Unsure even what to call him ….. he had been christened Felipe ….. his ‘parents’ desperately however what him to confirm to their own lifestyle and even take him shopping to buy him more conservative clothing. Their heavy-handed approach infuriates Pierre and completely backfires when he rejects all their selection and insists on buying a dress instead. His anger with them doesn’t just reside in the fact that he blames for the fact that his mother is in jail but now the police have established that his sister had also been abducted, and she too is forced against her will to go live with her biological parents who are naturally total strangers to her.
Unable to communicate Pierre and his ‘parents’, and in particular his father who has a short-fused temper, both let their anger simmer away quietly just below the surface until on one ill-fated attempt at a family outing it ends in a shouting match and fight. No longer able to contain himself anymore a frustrated Pierre screams at them, complaining that he was stolen twice. Once from the hospital when he was a baby, and now again from his ‘real’ mother and sister, and he blames Maurizio and Gloria totally for this.

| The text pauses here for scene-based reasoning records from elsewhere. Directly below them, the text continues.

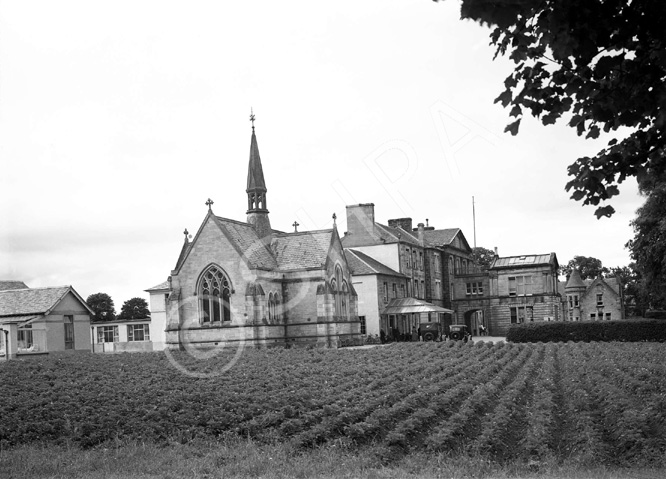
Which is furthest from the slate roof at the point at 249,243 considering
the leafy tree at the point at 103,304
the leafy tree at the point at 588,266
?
the leafy tree at the point at 588,266

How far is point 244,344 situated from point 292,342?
12.3ft

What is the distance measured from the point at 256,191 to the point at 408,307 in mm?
14576

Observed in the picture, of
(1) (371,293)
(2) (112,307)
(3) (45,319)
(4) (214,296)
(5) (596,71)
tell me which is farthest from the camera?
(2) (112,307)

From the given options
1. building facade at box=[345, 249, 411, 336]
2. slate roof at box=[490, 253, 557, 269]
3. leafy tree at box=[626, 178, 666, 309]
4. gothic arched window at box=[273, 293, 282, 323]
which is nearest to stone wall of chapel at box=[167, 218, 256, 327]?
gothic arched window at box=[273, 293, 282, 323]

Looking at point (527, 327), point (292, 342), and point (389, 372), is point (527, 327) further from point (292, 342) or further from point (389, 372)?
point (389, 372)

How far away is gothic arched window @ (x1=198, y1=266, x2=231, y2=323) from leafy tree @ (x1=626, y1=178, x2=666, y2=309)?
77.2ft

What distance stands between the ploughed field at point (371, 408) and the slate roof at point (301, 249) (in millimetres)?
20489

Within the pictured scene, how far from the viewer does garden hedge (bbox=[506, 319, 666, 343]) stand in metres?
45.3

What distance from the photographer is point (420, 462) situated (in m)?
11.4

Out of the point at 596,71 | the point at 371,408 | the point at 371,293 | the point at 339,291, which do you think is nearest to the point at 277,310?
the point at 339,291

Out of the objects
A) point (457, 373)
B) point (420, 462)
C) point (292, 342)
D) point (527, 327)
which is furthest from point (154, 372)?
point (527, 327)

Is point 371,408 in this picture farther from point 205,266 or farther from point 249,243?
point 249,243

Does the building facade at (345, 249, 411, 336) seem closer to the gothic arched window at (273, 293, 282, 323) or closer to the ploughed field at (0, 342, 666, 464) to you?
the gothic arched window at (273, 293, 282, 323)

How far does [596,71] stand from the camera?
304 inches
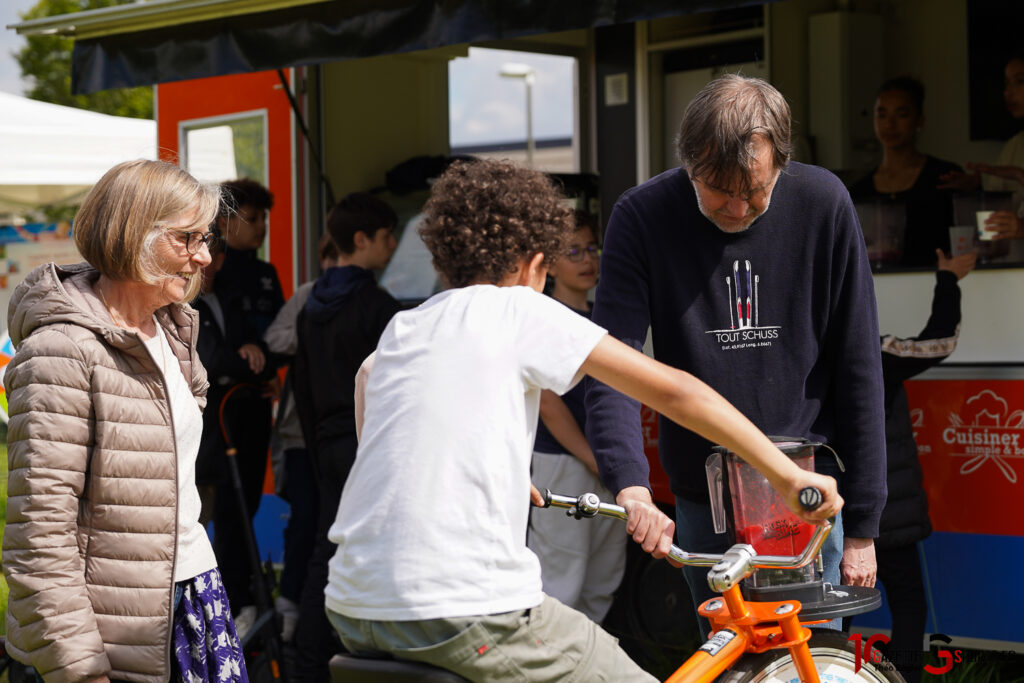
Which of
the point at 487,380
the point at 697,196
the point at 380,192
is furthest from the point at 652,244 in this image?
the point at 380,192

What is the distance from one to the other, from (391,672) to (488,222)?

Muylaert handles the story with a great deal of sensitivity, although her sympathy lies fairly and squarely with the two children who she considers the victims in this scenario. Deliberately leaving out some of the detail of the backstory was a shrewd move too, as it gave us plenty of scope to imagine the rest. The neat unexpected ending also shows that she has faith that if it can resolved then, it will actually down to them, and not any of the adults in the picture, whether they be parents or the authorities.

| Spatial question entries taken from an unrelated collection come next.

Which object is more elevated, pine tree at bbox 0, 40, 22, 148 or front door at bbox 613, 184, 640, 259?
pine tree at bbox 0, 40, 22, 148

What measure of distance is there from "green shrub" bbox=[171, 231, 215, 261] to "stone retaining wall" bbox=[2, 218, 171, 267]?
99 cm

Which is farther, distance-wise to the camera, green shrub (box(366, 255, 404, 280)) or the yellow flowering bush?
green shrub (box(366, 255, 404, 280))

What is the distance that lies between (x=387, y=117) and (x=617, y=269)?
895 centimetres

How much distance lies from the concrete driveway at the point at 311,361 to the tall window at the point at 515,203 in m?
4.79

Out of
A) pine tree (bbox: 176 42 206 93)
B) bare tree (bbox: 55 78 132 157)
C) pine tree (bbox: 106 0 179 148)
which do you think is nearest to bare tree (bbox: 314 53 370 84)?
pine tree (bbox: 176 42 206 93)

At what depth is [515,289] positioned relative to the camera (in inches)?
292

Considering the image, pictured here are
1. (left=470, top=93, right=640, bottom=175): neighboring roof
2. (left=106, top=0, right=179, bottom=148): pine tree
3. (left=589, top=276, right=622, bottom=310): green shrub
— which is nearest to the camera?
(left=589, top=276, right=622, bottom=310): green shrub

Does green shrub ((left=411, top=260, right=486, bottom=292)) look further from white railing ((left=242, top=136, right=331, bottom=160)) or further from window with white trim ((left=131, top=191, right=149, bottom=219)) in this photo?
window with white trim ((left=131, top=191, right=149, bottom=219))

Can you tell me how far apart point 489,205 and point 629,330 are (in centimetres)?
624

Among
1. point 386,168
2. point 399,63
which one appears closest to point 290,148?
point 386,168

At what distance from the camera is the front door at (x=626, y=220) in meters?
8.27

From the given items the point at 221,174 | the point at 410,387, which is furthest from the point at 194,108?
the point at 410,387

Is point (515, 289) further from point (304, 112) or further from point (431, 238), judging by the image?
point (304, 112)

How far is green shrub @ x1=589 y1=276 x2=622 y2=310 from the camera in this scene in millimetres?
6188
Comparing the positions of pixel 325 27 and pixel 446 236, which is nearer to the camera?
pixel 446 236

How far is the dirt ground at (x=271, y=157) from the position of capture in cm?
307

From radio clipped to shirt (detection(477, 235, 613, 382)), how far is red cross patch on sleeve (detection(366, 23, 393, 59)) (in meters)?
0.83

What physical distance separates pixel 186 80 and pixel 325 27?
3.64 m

She took a big chance in casting a total newbie in the role of Pierre/Felipe which really paid off quite brilliantly, as he captured both the teenager’s genderqueerness, and his frustration with adults so perfectly. Kudos too for having both mothers played by a remarkably talented Nefussi who is relative unknown too.

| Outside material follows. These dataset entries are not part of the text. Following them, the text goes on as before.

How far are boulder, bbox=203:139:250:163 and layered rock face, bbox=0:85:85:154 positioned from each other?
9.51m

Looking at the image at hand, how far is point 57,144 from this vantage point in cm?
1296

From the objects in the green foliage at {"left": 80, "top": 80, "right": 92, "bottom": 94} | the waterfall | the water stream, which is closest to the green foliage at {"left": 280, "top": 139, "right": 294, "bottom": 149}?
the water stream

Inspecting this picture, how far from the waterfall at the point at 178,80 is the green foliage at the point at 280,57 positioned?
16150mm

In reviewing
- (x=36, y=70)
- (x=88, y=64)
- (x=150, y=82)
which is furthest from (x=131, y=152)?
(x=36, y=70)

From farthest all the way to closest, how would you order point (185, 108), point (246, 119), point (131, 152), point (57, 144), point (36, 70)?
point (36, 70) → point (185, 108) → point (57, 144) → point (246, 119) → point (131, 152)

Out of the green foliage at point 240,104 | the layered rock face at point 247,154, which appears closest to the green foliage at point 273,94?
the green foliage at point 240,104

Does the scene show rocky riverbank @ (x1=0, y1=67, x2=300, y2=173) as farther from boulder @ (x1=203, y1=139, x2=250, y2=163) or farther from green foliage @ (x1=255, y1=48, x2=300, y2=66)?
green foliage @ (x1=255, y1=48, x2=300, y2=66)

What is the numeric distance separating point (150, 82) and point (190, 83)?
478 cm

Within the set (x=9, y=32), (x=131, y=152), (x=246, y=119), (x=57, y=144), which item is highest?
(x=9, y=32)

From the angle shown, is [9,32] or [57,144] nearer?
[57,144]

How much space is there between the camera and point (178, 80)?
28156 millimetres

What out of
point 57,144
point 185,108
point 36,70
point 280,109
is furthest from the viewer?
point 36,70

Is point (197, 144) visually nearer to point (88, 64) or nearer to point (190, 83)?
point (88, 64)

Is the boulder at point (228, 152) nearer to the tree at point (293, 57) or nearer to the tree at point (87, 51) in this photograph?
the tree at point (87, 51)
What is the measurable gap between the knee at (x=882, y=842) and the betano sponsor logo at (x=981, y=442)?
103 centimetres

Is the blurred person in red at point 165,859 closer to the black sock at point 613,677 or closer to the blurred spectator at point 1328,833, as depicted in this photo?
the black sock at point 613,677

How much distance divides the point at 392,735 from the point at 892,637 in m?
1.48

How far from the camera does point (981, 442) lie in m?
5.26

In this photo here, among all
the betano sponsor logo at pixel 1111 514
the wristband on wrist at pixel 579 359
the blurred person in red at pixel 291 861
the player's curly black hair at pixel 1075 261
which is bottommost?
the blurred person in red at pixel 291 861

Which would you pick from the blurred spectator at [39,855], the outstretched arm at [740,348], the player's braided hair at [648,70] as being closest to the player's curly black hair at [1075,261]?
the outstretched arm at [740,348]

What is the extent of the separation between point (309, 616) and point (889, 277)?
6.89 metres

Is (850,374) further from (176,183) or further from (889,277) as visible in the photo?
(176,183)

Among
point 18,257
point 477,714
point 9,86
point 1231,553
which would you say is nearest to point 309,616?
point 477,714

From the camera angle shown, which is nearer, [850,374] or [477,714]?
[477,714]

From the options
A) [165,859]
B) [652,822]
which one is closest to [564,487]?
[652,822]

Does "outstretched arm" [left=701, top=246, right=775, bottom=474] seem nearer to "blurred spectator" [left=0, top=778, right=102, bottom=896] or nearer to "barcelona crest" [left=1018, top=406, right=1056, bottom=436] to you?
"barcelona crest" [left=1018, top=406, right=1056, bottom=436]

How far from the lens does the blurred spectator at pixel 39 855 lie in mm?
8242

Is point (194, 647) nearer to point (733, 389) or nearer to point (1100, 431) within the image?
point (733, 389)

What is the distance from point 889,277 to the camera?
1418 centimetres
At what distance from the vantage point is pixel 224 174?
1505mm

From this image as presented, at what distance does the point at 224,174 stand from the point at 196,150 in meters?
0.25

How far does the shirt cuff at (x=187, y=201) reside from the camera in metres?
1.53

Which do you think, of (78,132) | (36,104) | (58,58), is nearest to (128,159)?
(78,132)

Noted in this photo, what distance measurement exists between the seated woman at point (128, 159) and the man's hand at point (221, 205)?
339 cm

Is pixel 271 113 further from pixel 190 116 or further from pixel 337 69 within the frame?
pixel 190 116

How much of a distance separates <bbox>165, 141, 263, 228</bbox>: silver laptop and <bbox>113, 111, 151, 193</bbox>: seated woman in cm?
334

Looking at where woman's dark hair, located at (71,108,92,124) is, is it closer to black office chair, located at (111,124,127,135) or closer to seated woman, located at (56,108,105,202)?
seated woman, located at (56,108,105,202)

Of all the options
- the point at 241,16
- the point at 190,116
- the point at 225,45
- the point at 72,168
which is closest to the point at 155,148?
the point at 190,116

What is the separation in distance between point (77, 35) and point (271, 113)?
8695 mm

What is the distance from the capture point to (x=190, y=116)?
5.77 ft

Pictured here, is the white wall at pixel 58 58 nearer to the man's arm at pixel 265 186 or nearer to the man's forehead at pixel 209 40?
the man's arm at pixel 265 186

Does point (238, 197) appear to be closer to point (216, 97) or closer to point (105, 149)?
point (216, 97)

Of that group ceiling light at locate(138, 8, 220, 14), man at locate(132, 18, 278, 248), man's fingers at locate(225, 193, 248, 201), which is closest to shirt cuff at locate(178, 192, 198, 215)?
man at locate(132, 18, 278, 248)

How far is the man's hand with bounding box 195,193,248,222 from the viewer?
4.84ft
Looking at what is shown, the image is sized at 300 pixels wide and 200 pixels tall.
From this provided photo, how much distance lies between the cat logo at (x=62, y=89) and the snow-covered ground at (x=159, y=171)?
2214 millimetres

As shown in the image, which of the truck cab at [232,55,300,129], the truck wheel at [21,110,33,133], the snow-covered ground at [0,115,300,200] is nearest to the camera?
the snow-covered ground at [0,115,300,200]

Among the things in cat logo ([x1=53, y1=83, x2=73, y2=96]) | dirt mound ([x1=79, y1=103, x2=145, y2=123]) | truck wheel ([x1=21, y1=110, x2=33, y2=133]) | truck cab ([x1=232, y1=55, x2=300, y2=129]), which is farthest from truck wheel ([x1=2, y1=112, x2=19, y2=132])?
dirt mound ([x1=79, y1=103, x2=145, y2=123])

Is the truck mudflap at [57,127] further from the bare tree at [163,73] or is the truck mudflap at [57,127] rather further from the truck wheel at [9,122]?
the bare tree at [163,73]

Pierre’s queerness is an incidental part of his story but nevertheless it contributed to the fact that the movie picked a Best Audience Teddy Award (for LGBT movies) at the Berlinale when it premiered there early this year. Having said, it would be totally wrong to pinpoint this purely as a LGBT movie as that would be misleading as this is a story that will resound with mainstream audiences too, and so deserves to find them.